Exercises to complete ::
1. In the biography of Leah Ayres Kalish, where and in what year did she earn her M.A. in human development?
2. Carry the biography of Leah Ayres Kalish forward from its final sentence.

Leah Ayres Kalish (born Leah Simpson; May 28, 1957) is an American actress, best known for her role as Janice Kent in the sports thriller Bloodsport and as Valerie Bryson on the daytime serial The Edge of Night. Kalish is a Master Yoga Teacher, Family Constellations practitioner and coauthor of children's books.

Education
Kalish attended both Tufts University and New York University, earning a degree in dance from the latter. Ayres also earned an M.A. degree in human development from Pacific Oaks College in Pasadena, California in 1996.

Certifications
Kalish is a certified family constellations facilitator, Embodied language processing (embodiment process) practitioner, and Yoga Alliance Registered Master Yoga Teacher. She is a proponent of social-emotional education and teaching integrated yoga and mindfulness in schools. She and her husband Bruce Kalish are founders of a family constellations and inherited family trauma facilitation practice based in Los Angeles.

Saved data entries:

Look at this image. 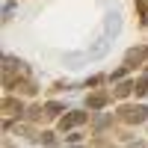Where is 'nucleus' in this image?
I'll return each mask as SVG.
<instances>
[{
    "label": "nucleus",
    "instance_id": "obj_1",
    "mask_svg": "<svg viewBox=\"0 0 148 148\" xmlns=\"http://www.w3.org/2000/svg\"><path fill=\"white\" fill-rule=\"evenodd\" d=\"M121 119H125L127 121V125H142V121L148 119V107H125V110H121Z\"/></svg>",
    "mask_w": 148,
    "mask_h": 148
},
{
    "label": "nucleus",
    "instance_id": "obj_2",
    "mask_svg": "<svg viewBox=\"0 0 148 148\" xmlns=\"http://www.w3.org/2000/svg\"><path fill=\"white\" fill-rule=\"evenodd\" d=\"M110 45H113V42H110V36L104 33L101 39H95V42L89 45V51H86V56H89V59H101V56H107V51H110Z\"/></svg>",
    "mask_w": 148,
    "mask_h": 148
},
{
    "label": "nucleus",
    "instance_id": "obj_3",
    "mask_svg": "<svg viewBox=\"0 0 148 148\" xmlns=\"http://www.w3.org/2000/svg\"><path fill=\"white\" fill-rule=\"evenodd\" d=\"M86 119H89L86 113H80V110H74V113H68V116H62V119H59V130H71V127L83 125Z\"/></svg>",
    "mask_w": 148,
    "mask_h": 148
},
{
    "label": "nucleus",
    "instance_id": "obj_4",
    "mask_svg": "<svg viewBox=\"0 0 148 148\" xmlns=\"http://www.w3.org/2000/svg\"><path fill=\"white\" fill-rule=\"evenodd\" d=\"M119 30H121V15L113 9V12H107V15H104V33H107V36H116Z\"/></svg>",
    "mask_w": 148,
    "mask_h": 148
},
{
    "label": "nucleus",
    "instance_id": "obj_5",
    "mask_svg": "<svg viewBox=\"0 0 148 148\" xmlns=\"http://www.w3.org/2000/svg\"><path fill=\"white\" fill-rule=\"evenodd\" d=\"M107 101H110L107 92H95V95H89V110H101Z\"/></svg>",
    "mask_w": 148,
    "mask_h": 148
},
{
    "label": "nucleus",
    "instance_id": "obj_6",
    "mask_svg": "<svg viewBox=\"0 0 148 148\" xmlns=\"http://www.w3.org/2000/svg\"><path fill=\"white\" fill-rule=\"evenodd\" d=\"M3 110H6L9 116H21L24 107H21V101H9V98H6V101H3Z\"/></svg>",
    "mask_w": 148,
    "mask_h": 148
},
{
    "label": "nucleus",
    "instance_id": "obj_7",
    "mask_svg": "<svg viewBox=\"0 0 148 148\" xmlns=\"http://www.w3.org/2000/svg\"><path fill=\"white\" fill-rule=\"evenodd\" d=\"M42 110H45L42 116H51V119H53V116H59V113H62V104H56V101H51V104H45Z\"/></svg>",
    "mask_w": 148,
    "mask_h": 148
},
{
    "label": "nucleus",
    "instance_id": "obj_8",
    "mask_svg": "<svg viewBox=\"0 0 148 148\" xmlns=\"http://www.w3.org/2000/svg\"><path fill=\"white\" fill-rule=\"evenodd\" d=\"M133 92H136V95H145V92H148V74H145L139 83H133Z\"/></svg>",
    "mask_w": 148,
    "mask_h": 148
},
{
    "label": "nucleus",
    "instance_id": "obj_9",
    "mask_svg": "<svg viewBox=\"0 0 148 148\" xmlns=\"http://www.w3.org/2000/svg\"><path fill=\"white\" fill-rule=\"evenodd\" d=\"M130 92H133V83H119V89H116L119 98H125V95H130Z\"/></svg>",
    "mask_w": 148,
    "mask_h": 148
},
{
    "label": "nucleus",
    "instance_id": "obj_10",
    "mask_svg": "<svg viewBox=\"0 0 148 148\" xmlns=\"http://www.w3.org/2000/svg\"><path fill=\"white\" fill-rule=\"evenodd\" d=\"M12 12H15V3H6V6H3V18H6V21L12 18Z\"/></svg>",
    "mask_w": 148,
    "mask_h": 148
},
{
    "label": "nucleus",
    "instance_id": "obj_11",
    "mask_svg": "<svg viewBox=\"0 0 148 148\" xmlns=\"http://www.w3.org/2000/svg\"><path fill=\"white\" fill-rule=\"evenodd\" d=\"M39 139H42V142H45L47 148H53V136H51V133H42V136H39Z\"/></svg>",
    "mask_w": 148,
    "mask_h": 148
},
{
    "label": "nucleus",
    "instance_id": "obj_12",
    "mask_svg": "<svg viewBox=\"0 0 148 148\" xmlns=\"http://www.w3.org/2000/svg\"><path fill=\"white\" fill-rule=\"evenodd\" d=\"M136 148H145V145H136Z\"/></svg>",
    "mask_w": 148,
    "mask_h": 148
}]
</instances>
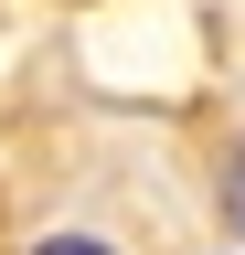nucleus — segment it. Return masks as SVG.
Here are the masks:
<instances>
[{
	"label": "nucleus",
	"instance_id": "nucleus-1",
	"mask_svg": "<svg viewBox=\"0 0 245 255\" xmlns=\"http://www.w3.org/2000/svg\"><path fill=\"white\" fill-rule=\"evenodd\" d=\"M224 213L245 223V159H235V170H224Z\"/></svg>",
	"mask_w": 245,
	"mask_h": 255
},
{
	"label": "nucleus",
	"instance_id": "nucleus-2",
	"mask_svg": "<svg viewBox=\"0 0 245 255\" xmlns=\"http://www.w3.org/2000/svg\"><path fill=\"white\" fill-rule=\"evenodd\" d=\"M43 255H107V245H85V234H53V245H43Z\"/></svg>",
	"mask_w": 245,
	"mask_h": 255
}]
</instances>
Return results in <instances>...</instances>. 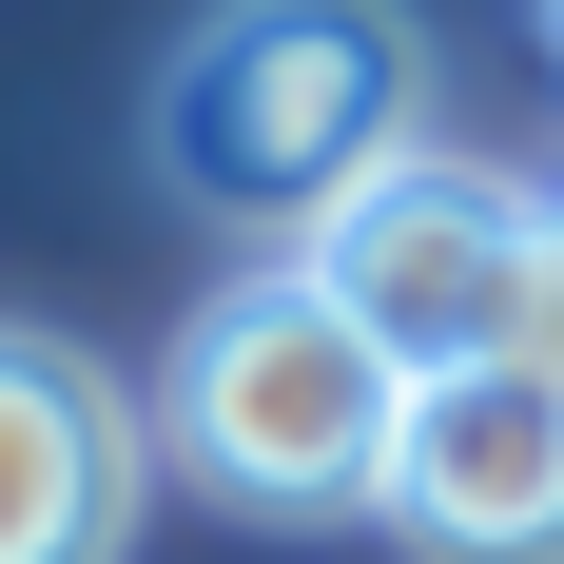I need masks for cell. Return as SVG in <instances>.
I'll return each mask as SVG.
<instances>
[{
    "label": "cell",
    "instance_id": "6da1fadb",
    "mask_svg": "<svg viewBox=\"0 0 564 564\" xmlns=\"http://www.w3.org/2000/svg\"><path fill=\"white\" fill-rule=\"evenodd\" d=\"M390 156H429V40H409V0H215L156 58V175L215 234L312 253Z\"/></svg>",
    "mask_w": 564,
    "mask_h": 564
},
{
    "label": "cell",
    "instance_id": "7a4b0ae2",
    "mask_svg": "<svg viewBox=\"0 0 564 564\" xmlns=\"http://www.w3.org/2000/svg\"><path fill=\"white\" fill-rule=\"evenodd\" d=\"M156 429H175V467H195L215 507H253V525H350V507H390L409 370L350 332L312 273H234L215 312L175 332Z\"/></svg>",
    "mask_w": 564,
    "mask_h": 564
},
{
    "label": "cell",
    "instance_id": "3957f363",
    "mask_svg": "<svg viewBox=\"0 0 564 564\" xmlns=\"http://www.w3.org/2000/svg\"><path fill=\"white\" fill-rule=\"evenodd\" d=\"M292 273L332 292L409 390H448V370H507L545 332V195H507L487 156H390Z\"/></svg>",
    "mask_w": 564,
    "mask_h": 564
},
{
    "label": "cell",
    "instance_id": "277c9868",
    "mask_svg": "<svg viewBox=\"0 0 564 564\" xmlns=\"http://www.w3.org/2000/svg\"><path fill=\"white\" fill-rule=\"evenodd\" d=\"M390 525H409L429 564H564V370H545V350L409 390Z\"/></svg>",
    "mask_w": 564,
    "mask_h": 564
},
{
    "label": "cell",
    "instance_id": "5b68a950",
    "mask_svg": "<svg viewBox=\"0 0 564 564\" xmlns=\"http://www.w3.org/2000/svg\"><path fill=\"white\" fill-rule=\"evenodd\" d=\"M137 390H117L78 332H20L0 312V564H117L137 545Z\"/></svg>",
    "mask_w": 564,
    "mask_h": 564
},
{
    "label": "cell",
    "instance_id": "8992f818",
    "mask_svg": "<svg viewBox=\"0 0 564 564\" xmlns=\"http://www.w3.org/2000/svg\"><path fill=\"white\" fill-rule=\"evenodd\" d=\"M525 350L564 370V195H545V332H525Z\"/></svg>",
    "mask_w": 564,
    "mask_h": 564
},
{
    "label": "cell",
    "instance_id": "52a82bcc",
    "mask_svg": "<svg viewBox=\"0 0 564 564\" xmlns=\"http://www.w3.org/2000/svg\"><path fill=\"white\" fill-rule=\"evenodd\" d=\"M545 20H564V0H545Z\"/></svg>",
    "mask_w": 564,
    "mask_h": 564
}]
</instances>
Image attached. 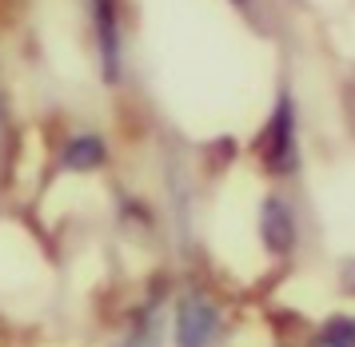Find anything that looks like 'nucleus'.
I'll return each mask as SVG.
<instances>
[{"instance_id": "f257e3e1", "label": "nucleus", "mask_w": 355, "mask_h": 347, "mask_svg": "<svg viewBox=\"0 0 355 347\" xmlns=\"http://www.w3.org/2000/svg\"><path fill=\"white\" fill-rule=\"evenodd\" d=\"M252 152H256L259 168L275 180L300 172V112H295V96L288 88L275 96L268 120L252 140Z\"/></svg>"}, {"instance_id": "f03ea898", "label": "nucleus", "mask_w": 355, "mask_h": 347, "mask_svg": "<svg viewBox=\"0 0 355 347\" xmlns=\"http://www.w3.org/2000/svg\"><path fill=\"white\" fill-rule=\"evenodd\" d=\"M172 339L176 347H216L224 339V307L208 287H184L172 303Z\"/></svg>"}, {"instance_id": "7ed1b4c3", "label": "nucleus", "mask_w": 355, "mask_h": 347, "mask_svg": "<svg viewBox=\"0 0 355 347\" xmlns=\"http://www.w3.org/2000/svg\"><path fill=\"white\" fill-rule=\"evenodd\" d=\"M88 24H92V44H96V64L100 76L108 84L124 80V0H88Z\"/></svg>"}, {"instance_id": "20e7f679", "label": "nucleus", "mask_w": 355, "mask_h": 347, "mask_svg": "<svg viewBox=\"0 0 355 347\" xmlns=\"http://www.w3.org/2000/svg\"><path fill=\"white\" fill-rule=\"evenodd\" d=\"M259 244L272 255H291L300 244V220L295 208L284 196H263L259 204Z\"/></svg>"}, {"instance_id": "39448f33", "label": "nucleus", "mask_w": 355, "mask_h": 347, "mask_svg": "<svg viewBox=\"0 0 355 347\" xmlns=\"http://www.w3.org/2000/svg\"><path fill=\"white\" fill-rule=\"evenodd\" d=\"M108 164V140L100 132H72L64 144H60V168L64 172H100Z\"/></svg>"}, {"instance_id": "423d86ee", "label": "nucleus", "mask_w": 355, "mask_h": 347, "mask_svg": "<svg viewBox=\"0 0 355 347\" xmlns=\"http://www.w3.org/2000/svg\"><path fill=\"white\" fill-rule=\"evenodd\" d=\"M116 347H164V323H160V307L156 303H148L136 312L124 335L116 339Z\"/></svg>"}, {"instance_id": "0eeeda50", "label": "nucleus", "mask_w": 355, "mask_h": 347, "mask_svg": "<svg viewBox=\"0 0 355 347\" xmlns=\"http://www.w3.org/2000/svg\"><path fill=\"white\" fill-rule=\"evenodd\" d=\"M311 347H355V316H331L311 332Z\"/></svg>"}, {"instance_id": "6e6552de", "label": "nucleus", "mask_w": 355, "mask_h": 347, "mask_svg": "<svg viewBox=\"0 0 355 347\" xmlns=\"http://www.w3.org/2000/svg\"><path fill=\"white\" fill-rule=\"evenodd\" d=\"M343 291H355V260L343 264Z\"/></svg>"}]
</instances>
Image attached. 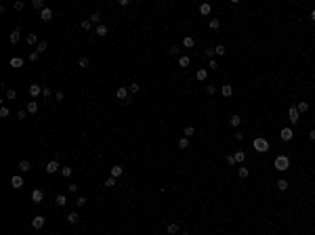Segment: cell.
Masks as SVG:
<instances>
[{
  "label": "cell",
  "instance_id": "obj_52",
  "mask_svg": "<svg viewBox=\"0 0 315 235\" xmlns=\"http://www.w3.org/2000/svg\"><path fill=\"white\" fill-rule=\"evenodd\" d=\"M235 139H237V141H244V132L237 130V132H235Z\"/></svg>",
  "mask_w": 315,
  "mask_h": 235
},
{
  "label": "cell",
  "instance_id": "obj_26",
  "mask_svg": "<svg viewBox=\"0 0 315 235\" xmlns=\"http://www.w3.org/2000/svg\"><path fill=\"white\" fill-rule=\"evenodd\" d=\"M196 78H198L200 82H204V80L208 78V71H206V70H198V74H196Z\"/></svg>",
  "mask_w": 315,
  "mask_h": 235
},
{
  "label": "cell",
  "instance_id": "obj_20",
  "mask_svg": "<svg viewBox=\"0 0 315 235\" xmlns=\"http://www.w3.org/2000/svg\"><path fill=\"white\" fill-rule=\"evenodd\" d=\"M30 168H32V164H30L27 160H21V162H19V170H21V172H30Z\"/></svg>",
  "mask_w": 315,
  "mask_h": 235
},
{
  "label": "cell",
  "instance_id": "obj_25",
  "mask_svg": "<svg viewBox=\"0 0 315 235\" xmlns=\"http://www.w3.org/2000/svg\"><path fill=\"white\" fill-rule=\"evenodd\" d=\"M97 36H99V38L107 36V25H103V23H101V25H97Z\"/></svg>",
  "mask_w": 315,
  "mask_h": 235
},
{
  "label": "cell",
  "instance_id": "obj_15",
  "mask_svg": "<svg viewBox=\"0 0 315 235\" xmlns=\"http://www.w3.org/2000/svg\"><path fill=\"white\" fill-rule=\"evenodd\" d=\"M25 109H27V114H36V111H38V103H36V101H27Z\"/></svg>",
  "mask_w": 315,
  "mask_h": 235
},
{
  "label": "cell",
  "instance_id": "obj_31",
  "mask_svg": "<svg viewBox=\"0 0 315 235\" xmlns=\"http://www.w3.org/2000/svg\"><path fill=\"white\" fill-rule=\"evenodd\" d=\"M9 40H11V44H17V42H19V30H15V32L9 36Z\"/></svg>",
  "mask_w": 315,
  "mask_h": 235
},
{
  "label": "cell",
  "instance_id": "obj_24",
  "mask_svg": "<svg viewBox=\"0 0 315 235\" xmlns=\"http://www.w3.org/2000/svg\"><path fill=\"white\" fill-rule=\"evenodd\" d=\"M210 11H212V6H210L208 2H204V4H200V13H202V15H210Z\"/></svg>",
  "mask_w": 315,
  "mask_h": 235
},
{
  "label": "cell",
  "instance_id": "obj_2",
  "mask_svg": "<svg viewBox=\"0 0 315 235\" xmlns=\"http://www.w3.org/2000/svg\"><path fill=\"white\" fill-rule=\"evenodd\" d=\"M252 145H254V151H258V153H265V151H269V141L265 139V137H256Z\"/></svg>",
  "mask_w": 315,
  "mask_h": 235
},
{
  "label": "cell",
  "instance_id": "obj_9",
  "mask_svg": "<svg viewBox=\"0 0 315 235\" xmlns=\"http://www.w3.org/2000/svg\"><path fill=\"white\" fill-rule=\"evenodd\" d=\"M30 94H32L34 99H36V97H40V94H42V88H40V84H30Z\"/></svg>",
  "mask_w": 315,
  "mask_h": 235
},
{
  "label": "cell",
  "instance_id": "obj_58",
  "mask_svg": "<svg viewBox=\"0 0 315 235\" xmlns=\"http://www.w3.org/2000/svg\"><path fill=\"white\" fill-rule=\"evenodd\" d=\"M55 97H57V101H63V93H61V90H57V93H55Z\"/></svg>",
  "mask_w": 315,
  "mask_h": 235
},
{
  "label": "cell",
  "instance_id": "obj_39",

Answers by task ::
1. Pacific Oaks College in Pasadena, California, in 1996.

2.
Television
Ayres' first major role was as Valerie Bryson on the daytime serial The Edge of Night in the early 1980s. In 1984, she starred in Velvet, an ABC/Aaron Spelling television movie opposite Sheree J. Wilson, Shari Belafonte and Mary Margaret Humes. In primetime, she co-starred as Linda Bowman on the abbreviated third season of ABC's 9 to 5. She also played Jill Schrader on the HBO original comedy 1st & Ten in 1986-87.

In 1990 she replaced Maureen McCormick for the role of Marcia Brady on the short-lived series The Bradys. She also made guest appearances on such series as Hotel, The Love Boat, Fantasy Island, Married... with Children and Who's the Boss?. In 1995, she had a recurring role as Tara Flynn on three episodes of Walker, Texas Ranger.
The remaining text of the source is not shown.